Population aging is a fact of life, and obtaining informed consent from aging persons with cognitive impairment can be expected to become increasingly frequent and complex. The increasing prevalence of dementia, the most common pathology in which competency conflicts may arise, leads to the determination of required care and emerging ethical conflicts. Assessing capacities and drafting an advance directives document are problems of the early stages, while containment measures or institutionalization arise in the more advanced stages [40,41]. Law 21 331 [42] aims to recognize and protect the rights of persons with mental illness or mental or intellectual disability, especially "their right to personal freedom, to physical and psychological integrity, to health care and social and labor inclusion" and states that it is the duty of the State to "respect, promote and guarantee them". Likewise, this law adds that "people have the right to exercise free and informed consent concerning therapeutic alternatives proposed to them. For this purpose, support will be articulated for decision making, to safeguard their will and preferences".

At the Latin American region level, it would be desirable to share the experiences and reflections of the ethics committees on issues related to research in times of accelerated population aging. In this way, working groups could be created to provide periodic training for all those involved in conducting clinical research with the participation of older adults.

Conclusions

The accelerated increase in older adults raises the need to rethink some aspects of their research participation. Aspects such as vulnerability, equitable selection, and respect for probands must be considered, along with abandoning ethically reprehensible practices. These issues should be approached from the perspective of moral conscience and ethics and be considered in the guidelines and regulations for their participation in research, which require constant updating, as well as reflection-action in the work of ethics committees. The bodies in charge should establish recommendations for appropriate conduct to prevent the marginalization and underrepresentation of older adults in studies by improving their accessibility to them and their social value.
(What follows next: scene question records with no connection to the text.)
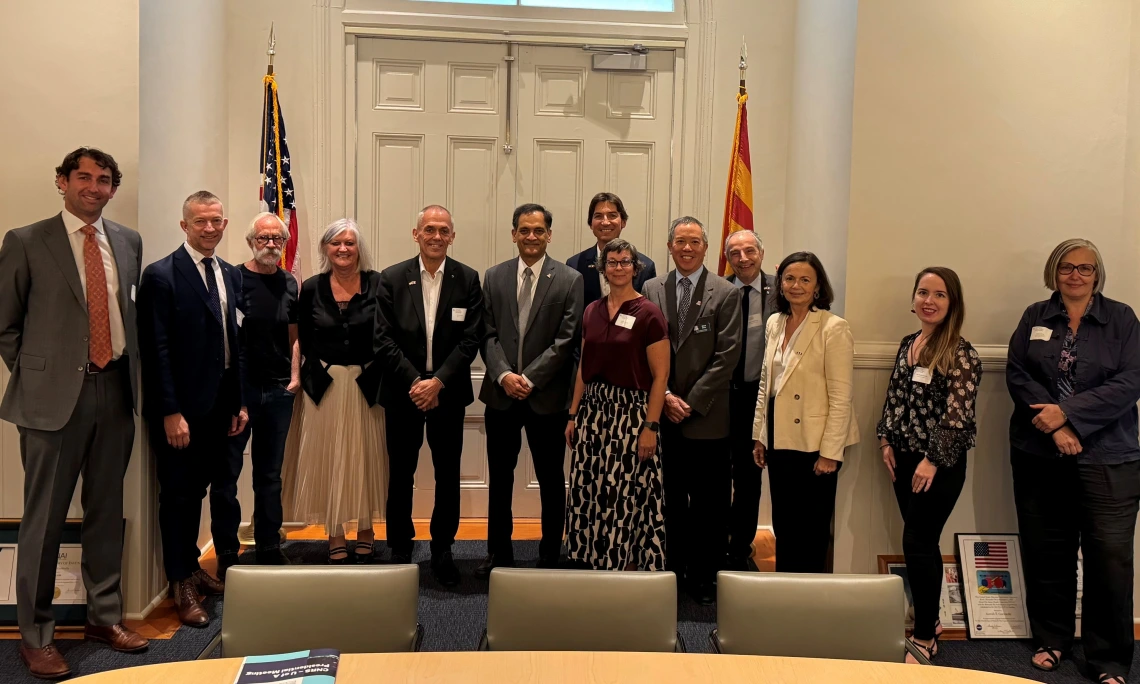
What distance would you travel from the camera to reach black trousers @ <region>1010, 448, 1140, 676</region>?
10.6 feet

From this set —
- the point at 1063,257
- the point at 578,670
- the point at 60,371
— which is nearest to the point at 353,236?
the point at 60,371

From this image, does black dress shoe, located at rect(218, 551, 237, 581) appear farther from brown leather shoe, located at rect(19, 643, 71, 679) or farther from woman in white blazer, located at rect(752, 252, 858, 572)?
woman in white blazer, located at rect(752, 252, 858, 572)

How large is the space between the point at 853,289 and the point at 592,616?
7.54 ft

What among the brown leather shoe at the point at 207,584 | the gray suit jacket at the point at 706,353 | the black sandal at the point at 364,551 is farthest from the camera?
the black sandal at the point at 364,551

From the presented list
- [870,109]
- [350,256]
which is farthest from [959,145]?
[350,256]

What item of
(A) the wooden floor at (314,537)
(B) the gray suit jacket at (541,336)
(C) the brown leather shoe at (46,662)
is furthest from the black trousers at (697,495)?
(C) the brown leather shoe at (46,662)

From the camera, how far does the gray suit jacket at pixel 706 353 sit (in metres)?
3.63

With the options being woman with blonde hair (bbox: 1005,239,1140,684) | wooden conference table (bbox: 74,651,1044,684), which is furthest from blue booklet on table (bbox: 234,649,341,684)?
woman with blonde hair (bbox: 1005,239,1140,684)

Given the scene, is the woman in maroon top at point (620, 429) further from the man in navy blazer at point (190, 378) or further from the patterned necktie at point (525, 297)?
the man in navy blazer at point (190, 378)

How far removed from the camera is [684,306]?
12.2 ft

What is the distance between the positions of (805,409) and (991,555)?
1.22m

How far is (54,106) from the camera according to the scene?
133 inches

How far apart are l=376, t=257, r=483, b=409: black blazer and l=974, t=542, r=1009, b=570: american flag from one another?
8.31 ft

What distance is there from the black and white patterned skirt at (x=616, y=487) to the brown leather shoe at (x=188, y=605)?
68.6 inches
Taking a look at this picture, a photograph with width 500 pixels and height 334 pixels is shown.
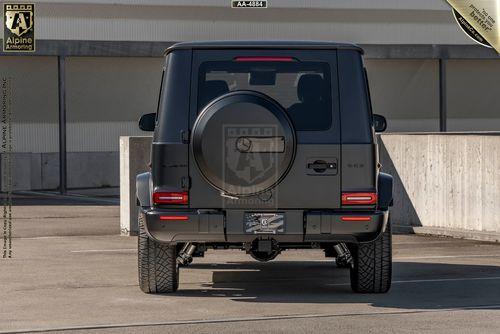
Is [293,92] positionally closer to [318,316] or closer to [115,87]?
[318,316]

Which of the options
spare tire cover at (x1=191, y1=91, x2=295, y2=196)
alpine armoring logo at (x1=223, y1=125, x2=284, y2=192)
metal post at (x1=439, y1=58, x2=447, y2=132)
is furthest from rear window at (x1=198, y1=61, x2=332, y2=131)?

These considerations also guarantee other ethical principles related to the participants, which would improve the social value of clinical trials by positively impacting older adults. In addition, population aging is associated with an increase in the prevalence of cognitive impairment, affecting some people’s ability to consent. Each person affected by neuroimpairment has unique qualities within a spectrum of progressive dementia, influenced by socio-environmental determinants. The idea of achieving a consent process that ensures the autonomy and rights of the older person is not always achieved, and unethical situations can occur.

The challenge of closing the current gaps in the guidelines and regulations for research ethics with older adults requires reflection and considerations that place this group at the center. The epidemiological change is already in place, and it is no longer possible to delay satisfying the needs presented here.